*Task A*
From the passage below on deep Gaussian process layers, list every bracketed reference citation in the order it appears.
*Task B*
In the passage below on deep Gaussian process layers, what other name is given for the approach that uses inducing points?

*Text for analysis*
We model the transformation similar to equation (13) with one difference. We replace the actual function evaluation of the previous layer with the previous GP layer

$\begin{equation} f_{\ell}\left(X\right) = g_{\ell}\left(X, g_{\ell -1}\left(\cdots\right)\right).\end{equation} \tag{ 20 }$

The analytic form of the posterior of the GP surrogate $g_{\ell}$ is intractable because one of its parameters ( $g_{\ell -1}$ ) is sampled from a posterior distribution. To sample from the posterior of $g_{\ell}$ , we use variational inference for each layer of DGP [41]. We use $M_{\ell}$ inducing points to approximate each layer representing a fidelity level. Typically, the number of inducing points is significantly smaller than the number of training data points ( $M_{\ell} \ll N_{\ell}$ ). This decreases the computational requirements of GP training and prediction steps [42–44]. This approach is also known as the Sparse Variational Gaussian Process (SVGP) [45]. We discuss the modeling approach using DGP for multi-fidelity surrogate modeling in [26, 46].

*Information supplied*
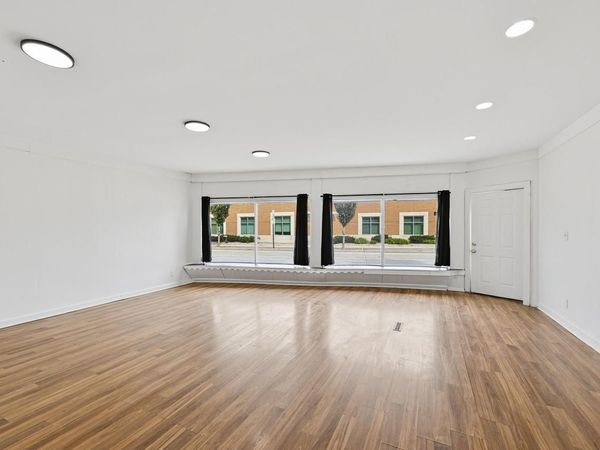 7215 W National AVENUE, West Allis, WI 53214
==
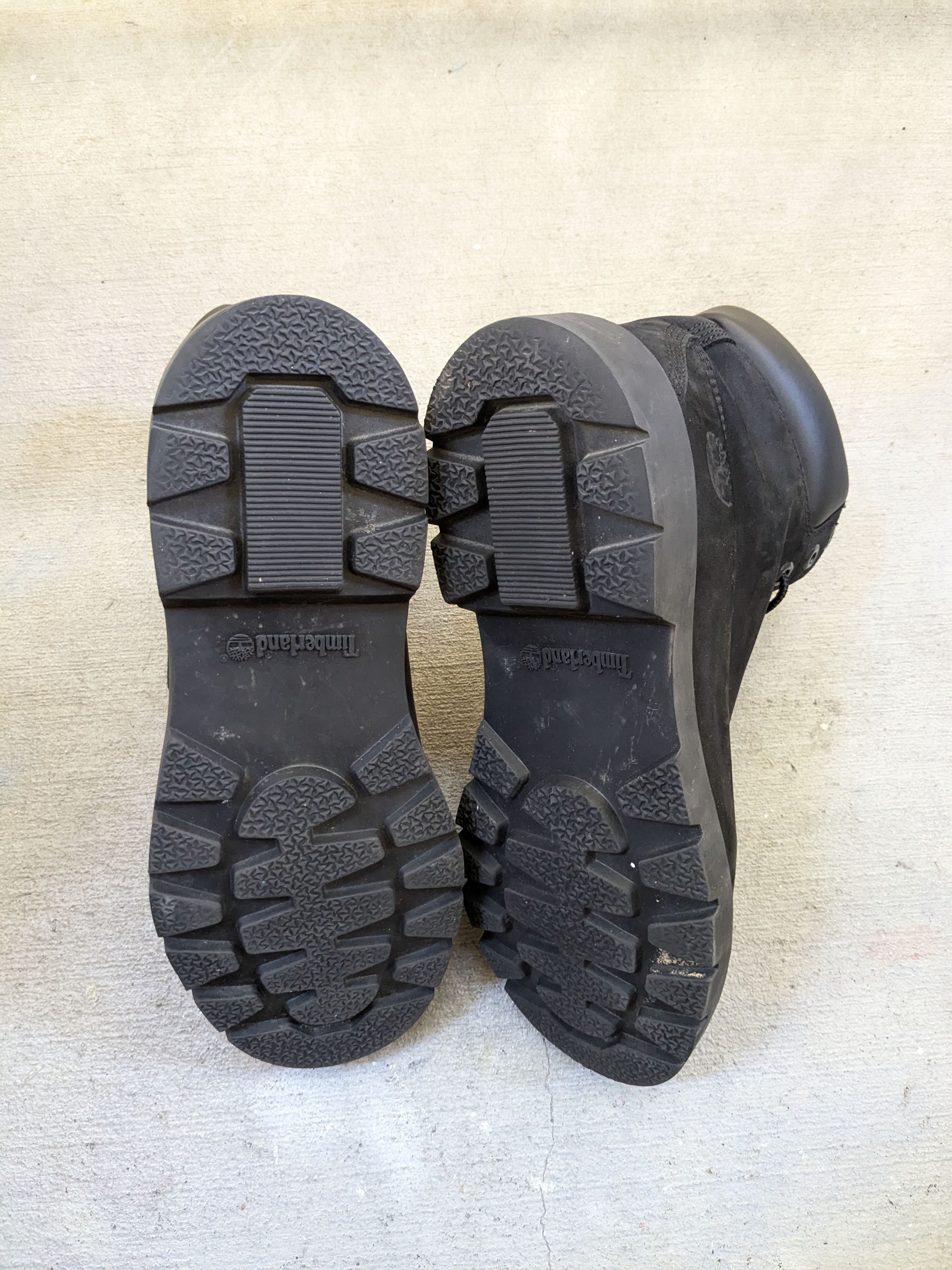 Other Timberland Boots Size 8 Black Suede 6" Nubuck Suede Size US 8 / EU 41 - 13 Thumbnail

*Answer A*
[41], [42–44], [45], [26, 46]

*Answer B*
The Sparse Variational Gaussian Process (SVGP).